▸ **Listed records**:
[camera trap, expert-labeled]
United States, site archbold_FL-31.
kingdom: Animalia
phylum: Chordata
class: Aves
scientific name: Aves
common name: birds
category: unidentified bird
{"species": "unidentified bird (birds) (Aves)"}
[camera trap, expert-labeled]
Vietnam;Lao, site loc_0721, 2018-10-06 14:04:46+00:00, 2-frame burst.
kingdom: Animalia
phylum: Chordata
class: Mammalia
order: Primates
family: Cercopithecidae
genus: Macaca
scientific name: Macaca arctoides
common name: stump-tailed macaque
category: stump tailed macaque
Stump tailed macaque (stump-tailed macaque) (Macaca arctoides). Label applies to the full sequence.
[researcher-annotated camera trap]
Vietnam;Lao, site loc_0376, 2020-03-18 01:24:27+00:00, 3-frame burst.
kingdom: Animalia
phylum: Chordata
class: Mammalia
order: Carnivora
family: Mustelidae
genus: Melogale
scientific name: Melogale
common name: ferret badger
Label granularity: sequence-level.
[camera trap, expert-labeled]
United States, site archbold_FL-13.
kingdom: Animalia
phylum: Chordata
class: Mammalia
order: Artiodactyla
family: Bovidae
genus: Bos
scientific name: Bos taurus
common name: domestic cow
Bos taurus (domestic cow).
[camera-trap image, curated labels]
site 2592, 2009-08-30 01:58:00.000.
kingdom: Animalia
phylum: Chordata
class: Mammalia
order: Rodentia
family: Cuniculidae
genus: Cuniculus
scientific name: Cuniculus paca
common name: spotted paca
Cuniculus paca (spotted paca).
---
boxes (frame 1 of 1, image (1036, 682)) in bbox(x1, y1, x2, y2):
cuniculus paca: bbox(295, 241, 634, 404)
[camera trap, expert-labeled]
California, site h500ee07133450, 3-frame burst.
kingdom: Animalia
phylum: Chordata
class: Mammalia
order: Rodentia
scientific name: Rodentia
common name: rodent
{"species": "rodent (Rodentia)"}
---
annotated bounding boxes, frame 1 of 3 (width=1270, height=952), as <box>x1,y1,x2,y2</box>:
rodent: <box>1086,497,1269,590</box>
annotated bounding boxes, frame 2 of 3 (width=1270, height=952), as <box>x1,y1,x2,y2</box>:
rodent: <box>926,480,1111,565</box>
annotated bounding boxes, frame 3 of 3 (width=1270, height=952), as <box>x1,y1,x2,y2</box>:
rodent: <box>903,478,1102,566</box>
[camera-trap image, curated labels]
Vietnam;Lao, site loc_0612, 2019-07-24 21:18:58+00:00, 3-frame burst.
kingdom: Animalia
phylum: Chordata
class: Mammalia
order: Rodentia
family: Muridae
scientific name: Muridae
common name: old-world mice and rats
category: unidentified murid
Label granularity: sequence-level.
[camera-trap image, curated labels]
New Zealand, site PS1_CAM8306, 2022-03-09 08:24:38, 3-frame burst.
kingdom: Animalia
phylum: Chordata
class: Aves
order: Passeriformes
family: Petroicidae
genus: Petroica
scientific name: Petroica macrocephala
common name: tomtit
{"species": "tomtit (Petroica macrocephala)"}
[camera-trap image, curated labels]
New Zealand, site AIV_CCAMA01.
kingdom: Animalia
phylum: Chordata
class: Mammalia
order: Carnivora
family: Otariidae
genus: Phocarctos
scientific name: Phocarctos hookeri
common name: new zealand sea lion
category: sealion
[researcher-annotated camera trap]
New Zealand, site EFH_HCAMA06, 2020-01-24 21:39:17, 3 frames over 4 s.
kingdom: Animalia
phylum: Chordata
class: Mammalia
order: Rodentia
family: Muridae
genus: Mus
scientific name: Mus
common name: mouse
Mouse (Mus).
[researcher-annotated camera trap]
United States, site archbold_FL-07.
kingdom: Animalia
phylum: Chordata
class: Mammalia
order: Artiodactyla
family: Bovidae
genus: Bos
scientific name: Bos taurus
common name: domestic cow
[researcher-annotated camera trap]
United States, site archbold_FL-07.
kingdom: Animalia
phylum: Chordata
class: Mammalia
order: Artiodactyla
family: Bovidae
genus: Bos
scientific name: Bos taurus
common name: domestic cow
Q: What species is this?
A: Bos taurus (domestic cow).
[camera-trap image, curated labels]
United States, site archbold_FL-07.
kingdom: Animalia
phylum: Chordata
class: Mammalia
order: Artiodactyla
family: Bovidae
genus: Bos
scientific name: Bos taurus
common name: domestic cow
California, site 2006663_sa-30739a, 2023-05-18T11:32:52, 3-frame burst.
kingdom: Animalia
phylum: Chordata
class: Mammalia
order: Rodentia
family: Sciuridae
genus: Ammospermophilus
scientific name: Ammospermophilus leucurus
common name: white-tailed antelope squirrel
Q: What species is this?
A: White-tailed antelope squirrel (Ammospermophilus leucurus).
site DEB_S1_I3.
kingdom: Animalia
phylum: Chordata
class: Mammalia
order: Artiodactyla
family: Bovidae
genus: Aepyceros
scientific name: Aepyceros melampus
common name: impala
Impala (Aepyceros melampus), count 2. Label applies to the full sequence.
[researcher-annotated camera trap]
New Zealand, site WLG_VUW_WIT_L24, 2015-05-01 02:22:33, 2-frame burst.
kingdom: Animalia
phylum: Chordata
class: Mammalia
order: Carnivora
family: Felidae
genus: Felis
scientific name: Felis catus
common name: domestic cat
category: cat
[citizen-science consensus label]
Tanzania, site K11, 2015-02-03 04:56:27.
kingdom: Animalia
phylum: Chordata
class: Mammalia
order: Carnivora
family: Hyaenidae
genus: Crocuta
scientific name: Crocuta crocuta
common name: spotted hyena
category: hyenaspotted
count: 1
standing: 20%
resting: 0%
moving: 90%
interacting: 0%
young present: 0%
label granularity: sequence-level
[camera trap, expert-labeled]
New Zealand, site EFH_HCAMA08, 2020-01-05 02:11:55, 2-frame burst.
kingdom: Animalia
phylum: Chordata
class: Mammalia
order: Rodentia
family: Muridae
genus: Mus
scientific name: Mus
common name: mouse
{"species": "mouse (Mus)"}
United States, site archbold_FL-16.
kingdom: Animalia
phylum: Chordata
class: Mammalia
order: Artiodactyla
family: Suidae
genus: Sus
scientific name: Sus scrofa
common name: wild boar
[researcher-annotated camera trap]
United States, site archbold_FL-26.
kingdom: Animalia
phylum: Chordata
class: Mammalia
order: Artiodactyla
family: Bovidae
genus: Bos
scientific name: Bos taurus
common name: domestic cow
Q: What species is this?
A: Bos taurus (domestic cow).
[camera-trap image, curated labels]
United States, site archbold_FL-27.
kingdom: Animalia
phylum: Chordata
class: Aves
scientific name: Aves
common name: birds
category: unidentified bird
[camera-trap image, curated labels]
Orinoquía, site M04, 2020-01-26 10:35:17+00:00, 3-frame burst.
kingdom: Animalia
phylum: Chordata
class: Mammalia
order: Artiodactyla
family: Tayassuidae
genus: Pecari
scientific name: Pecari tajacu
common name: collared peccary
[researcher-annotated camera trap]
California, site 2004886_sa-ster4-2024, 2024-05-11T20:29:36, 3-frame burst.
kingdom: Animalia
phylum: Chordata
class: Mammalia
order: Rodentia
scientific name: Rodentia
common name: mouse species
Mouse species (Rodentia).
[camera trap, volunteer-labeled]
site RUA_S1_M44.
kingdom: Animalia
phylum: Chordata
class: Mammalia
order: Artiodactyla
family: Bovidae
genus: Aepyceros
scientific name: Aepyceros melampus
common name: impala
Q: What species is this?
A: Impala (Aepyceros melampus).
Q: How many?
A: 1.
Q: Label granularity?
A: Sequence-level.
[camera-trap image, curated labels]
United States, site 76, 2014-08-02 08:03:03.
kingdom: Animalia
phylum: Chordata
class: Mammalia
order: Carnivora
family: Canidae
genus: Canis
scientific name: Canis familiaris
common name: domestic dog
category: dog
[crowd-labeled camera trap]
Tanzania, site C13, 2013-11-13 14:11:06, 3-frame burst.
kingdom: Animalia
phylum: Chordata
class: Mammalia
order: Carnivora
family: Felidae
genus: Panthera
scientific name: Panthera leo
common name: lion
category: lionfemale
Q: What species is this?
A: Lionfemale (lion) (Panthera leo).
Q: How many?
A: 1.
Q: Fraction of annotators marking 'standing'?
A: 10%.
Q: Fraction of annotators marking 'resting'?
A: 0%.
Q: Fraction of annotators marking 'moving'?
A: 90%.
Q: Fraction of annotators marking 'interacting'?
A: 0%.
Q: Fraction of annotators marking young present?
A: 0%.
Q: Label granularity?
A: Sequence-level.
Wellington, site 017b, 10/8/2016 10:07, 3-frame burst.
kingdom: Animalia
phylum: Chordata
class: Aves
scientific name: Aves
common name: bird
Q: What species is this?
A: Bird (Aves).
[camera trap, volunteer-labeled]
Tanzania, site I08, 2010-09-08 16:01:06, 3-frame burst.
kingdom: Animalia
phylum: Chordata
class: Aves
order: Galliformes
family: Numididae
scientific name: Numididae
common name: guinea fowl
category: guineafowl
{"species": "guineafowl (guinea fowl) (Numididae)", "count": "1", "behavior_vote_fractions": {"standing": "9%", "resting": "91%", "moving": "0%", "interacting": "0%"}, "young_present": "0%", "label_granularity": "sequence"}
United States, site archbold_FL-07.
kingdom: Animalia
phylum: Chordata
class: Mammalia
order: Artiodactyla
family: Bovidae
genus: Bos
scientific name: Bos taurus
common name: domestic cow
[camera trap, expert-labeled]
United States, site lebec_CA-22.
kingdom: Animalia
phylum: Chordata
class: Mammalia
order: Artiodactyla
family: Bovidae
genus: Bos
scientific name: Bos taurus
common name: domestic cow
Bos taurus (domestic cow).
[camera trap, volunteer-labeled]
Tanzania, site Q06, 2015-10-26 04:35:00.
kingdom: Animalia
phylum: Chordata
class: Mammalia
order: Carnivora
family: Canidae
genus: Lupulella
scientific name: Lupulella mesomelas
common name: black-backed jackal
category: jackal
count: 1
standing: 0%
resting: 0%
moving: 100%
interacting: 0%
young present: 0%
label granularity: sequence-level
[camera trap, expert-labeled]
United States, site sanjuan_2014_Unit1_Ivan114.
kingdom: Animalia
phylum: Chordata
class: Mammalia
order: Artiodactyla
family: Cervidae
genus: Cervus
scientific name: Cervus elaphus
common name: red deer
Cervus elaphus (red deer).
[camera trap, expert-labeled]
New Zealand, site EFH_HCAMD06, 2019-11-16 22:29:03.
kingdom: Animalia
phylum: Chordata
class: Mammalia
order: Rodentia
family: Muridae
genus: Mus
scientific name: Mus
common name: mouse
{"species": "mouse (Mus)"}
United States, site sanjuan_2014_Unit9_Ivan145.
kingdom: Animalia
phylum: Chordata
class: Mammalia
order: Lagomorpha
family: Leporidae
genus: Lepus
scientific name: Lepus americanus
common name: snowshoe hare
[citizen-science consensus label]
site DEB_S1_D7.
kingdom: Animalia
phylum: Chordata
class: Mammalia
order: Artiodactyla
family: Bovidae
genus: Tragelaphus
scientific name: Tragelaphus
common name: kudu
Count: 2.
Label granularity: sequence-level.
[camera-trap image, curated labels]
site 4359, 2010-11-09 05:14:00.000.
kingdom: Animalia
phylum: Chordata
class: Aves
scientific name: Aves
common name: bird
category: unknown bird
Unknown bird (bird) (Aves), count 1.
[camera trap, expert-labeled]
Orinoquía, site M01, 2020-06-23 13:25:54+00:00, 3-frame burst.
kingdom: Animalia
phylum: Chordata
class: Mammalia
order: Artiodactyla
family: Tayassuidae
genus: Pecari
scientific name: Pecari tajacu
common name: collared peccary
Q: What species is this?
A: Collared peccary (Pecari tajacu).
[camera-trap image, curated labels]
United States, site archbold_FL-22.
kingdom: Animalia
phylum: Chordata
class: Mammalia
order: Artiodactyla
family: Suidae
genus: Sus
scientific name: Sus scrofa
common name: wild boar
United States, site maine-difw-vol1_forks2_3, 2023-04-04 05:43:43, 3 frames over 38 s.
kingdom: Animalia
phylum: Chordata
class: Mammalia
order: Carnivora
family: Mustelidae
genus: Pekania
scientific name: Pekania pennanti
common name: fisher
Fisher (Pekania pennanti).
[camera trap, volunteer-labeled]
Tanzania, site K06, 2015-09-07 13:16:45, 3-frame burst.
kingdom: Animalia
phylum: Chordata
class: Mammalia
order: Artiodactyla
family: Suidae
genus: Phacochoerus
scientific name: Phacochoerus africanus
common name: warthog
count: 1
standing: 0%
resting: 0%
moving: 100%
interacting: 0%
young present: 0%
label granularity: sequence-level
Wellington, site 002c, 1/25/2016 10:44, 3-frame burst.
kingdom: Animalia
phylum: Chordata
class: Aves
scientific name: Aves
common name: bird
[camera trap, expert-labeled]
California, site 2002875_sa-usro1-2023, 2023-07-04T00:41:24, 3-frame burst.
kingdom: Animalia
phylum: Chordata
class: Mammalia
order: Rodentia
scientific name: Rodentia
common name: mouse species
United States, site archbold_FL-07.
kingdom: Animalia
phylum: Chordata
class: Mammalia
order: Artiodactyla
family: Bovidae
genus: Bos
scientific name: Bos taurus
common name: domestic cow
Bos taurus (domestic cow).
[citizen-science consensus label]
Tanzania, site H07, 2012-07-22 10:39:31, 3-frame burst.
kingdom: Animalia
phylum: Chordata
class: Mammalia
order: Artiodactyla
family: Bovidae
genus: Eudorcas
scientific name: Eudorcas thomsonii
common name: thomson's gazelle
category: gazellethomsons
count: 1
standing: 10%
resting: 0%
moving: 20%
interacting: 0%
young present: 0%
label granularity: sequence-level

▸ **Required work**: Provide the count of lines in the data above that include the word "guineafowl", with no added text.

▸ **Exercise solution**: 2